Celebrate NOW!

I just celebrated my 49th birthday. It was low key, unrehearsed, no parties. Mel was away so the kids took it upon themselves to pamper me. Now that they are bordering on grown proficient adults, the service was quite lovely.

I’ve never been a huge birthday guy – it has never really occurred to me to celebrate the birth of myself.  I think there are many who discount their own birthdays’ as pomp and circumstance and fall into the habit of reacting to how others celebrate our day.  As a kid, it was always mum who did all the work – cakes, decorations, invites, clean up….  Teenage years - school mates take over the details. And in our later years, a smattering of neighborhood, family, and work friends might come out to cheer us on and up (to our next year).

I think my indifference to birthday celebrations is probably because I don’t prefer being in the spotlight and these events tend to flip on that bright light, albeit for only 24 hours once a year. I even recall my family enjoying birthday celebrations and the heightened interest in birthday cakes (the more designed and decorated the better).  This might explain why the Ben & Jerry’s Phish Food ice cream cake recently designed and presented by my kids actually may have gone down in the record books. 

Sunday, January 6 passed by slowly and I felt very loved and taken care of by my children. While this was all going on, I did try to do two things: I stopped to pay attention to my children – like really pay attention. Not watching to judge or critique or worry or correct, but simply to be in the mind space of observing – actually seeing, without any construct. It was cool. I also took a moment to consider this notion that the chances of each of us being alive are statistically something like 1:4,000,000,000 – proving to some degree that you really are a miracle.  From this vantage point, you actually do deserve a celebration – at a minimum for yourself, by yourself, because why not.  Plus our own life expectancy might only get us a max of 75+/- celebrations in a long lifetime. 

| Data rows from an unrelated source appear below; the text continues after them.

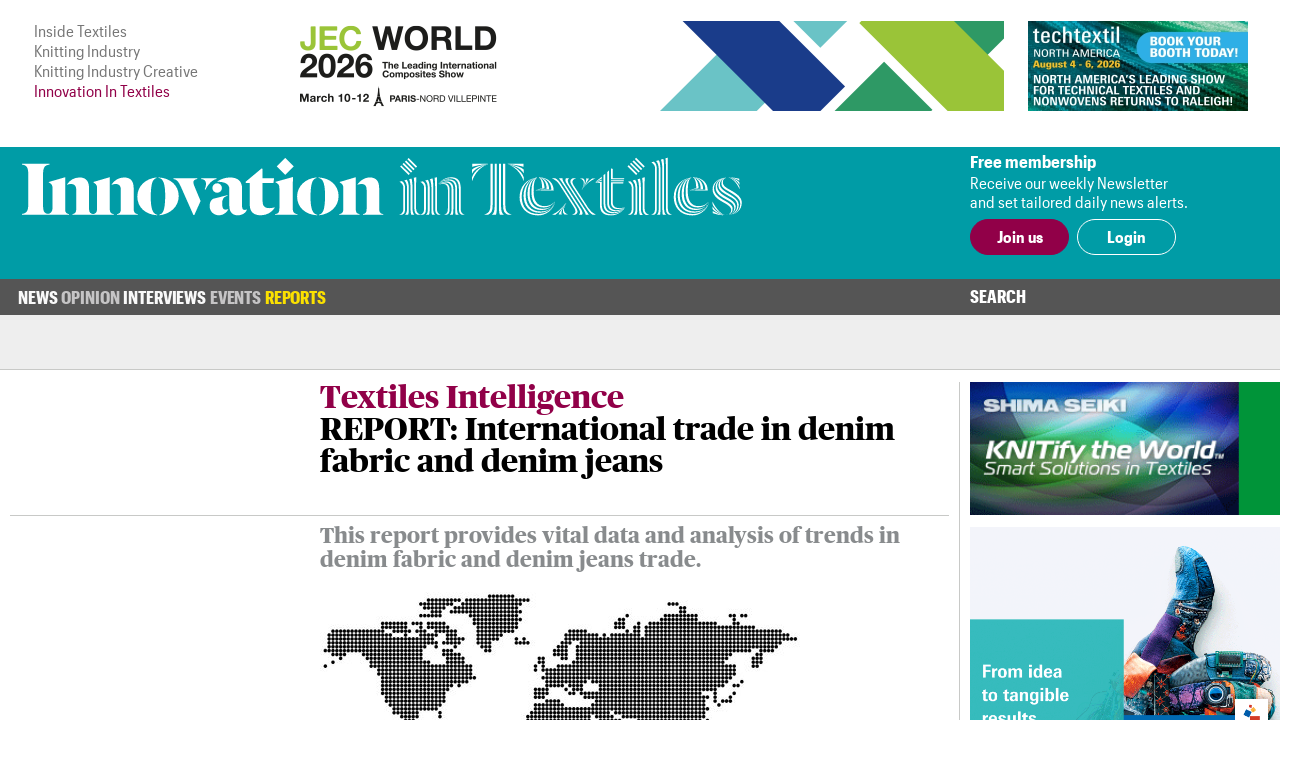

--- FILE ---
content_type: text/html; charset=UTF-8
request_url: https://mobile.innovationintextiles.com/mobile-ad.php
body_size: 174
content:
 <div class="mobile-add" ><a 
                                href="https://bansheewail.insidetextiles.com/ad/2536" 
                                target="_blank"
                                title="TexProcess"
                                rel="nofollow"
                              ><img 
                                src="https://bansheewail.insidetextiles.com/networkfiles/747a094b959e5eade52fff618ec4972d/mobile.gif" 
                                alt="TexProcess"
                                data-it-network='{"view_url":"https:\/\/bansheewail.insidetextiles.com\/view\/2536\/"}'
                            ></a></div>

In other words, I got briefly present to the ‘why’ most people make a big deal out of birthdays – to stop and take stock of all that you have, to celebrate life and all of it’s colors, sights, sounds, people, experiences. I went to bed that night having felt (in a tiny way) I stopped to take all this in.   

Tuesday January 8  – I sit down at my desk and the first phone call I receive is from the school informing me that a friend of Oakley’s (in his class) suddenly and unexpectedly lost his father to a brain aneurysm. Just like that. This news knocked me hard.  I felt this numb sensation immediately after hearing sharp and stark information that shatters us with a reminder of how fragile we are, how quickly life can flash. 

I hung up the phone and sat motionless at my desk. The long list of to-do’s in front of me faded into the distance taking on immediate insignificance. What then came into focus was today, this morning, this moment, the remnants of cold on my ear having just pulled the phone off it, the crushing visual of a heartbroken family, the tree-filled view out my window, the feeling of my breath, the steam coming off the hot coffee, the timelessness of it all.

Forget once a year, it’s time to celebrate the micro moments right now.